Lo stile di Covacich

ago 22, 2011 da roman

Lo stile di Covacich

Mauro Covacich è un giovane scrittore contemporaneo. Aveva poco meno di trent’anni quando, nel 1993, pubblicò il suo primo romanzo “Storie di pazzi e di normali”. Un romanzo che getta subito le basi di quello stile e quell’impronta che diventano poi l’anima di tutti i suoi romanzi successivi. Uno stile diretto, ricercato dove le parole intrappolano l’attenzione ed il sentimento del lettore fino all’ultima pagina, cavalcando storie di grande attualità.

L’ispirazione

Racconti di storie, che sono lo specchio della società contemporanea, e personaggi che delineano i profili più disparati dell’essere umano dei nostri tempi. Ed è proprio l’attualità dei romanzi che sfila in uno stile reale, vero, preciso. Questa sua naturale predisposizione, probabilmente, deriva dalle esperienze lavorative e professionali che lo scrittore ha maturato nei vari settori della comunicazione. Mauro Covacich ha insegnato filosofia nei licei, quindi a stretto contatto con i giovani. Ha scritto vari reportage per “Panorama” e ” Diario della settimana”, ha realizzato il radiodramma “Safari” ed alcuni radio documentari per la RAI ed infine collabora col Corriere della sera per il quale è stato il corrispondente nel 2000 durante la prima edizione del “Grande Fratello”. Esperienza che ha contribuito a condire la storia del romanzo pubblicato nel 2005, “Fiona”. Non a caso i romanzi di Mauro Covacich sono inseriti nelle varie antologie della narrativa italiana e soprattutto non a caso gli è stato conferito nel 1999 il premio letterario Abraham Woursell Prize.

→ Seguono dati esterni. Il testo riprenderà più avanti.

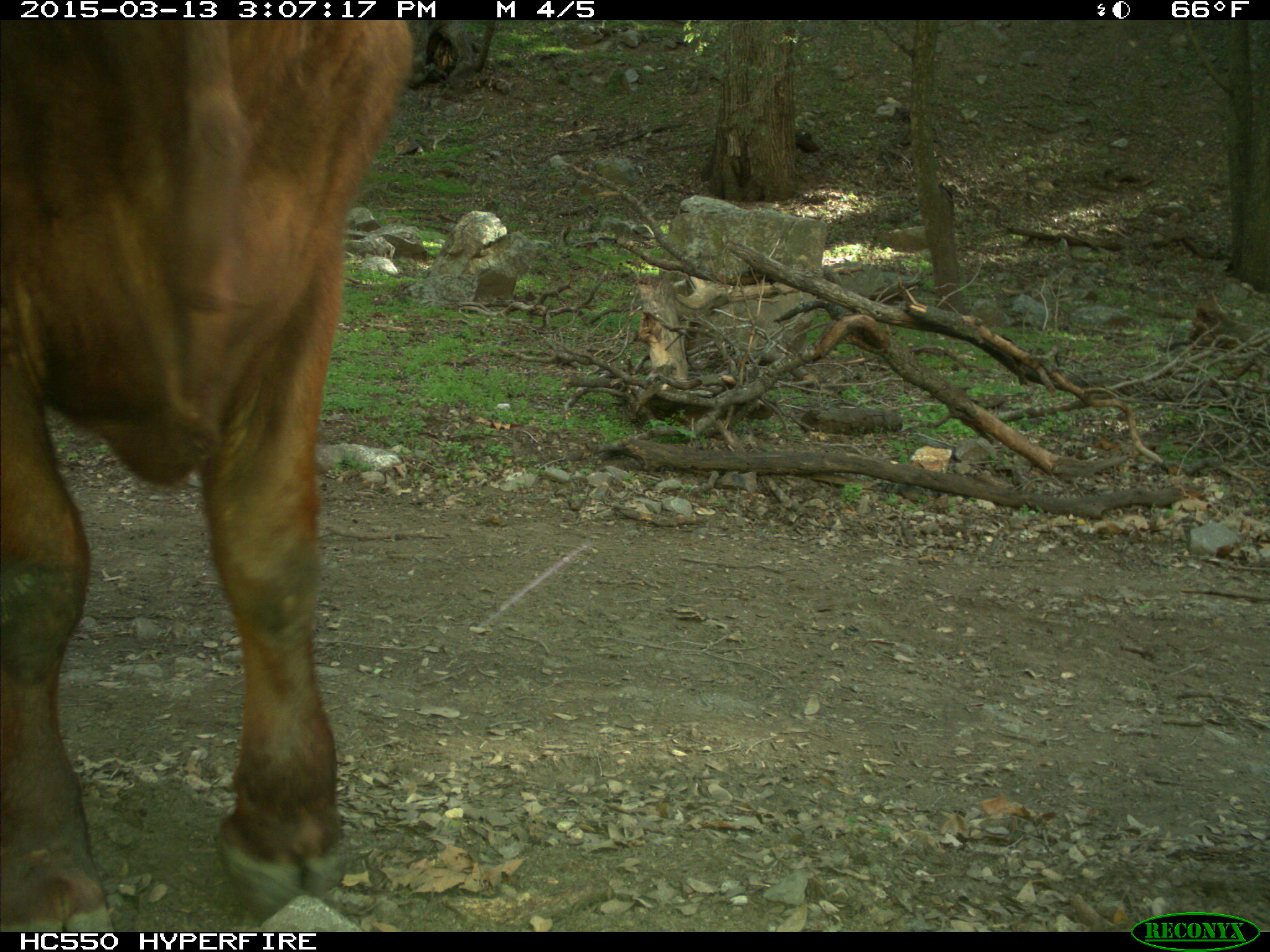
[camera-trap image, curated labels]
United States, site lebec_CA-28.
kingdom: Animalia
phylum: Chordata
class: Mammalia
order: Artiodactyla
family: Bovidae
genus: Bos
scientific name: Bos taurus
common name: domestic cow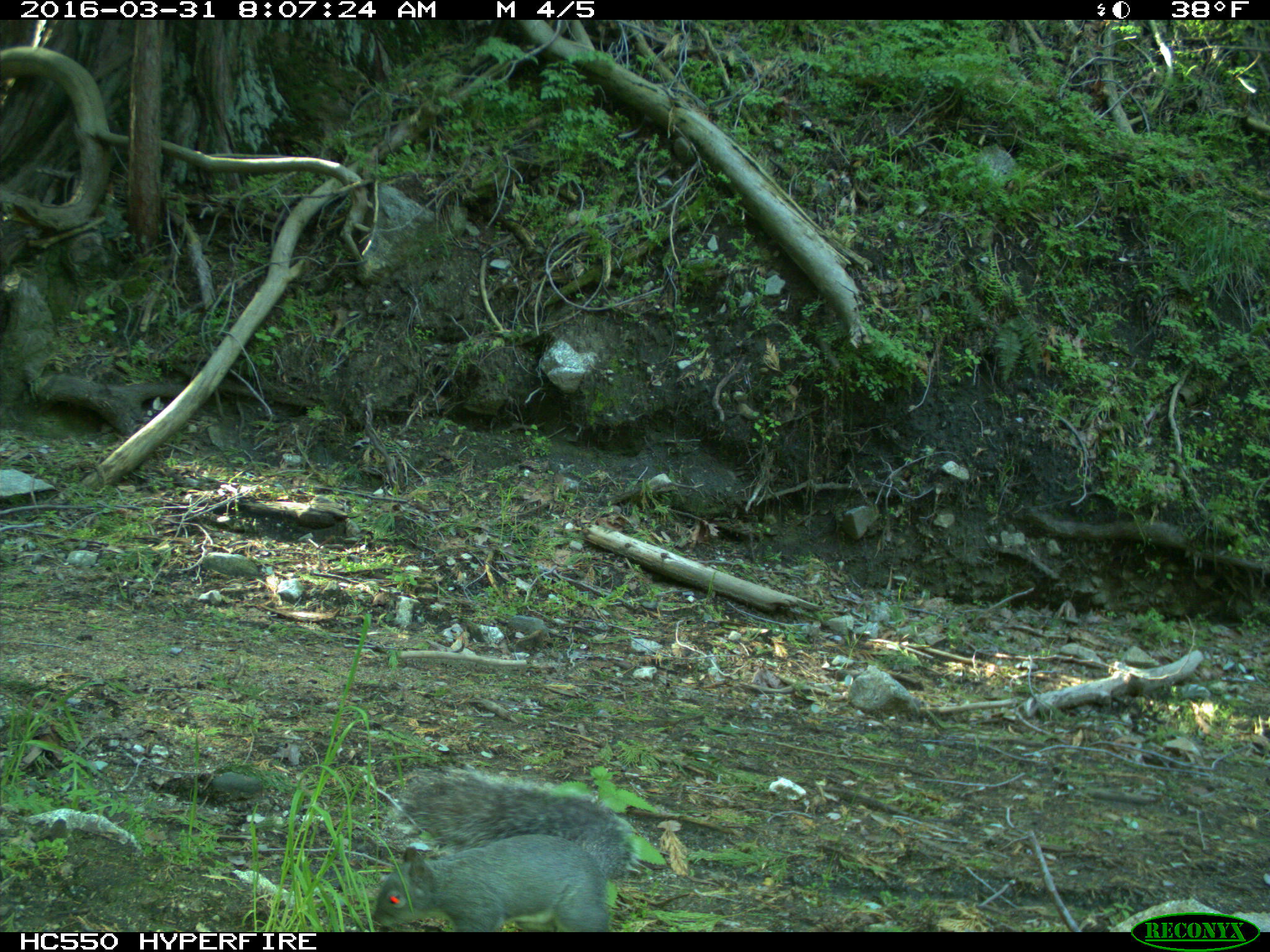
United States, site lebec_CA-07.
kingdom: Animalia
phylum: Chordata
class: Mammalia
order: Rodentia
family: Sciuridae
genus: Sciurus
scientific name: Sciurus carolinensis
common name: eastern gray squirrel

Il rapporto con il lettore

Il suo stile accomuna implicitamente l’autore ad ogni singolo lettore. Attraverso la scrittura, Mauro Covacich, come egli stesso dichiara in alcune interviste, cerca di conoscere cose di sè ancora sconosciute. Questo è un bisogno che riguarda molto da vicino l’essere umano in continua evoluzione e in continua esplorazione del proprio alter ego. E’ sorprendente come Mauro Covacich sia riuscito a portare il suo stile figurativo nei suoi progetti letterari. Alcuni suoi romanzi hanno un carattere visivo che tenta di superare la semplice scrittura. In “L’umiliazione delle stelle”, ad esempio, la descrizione del maratoneta Dario Rensich, diventa tutt’uno con lo scrittore stesso. La voce in prima persona di Covacich, precisa, diretta, accattivante, è a dir poco la stessa che il lettore avverte scorrendo tra le righe dei suoi scritti.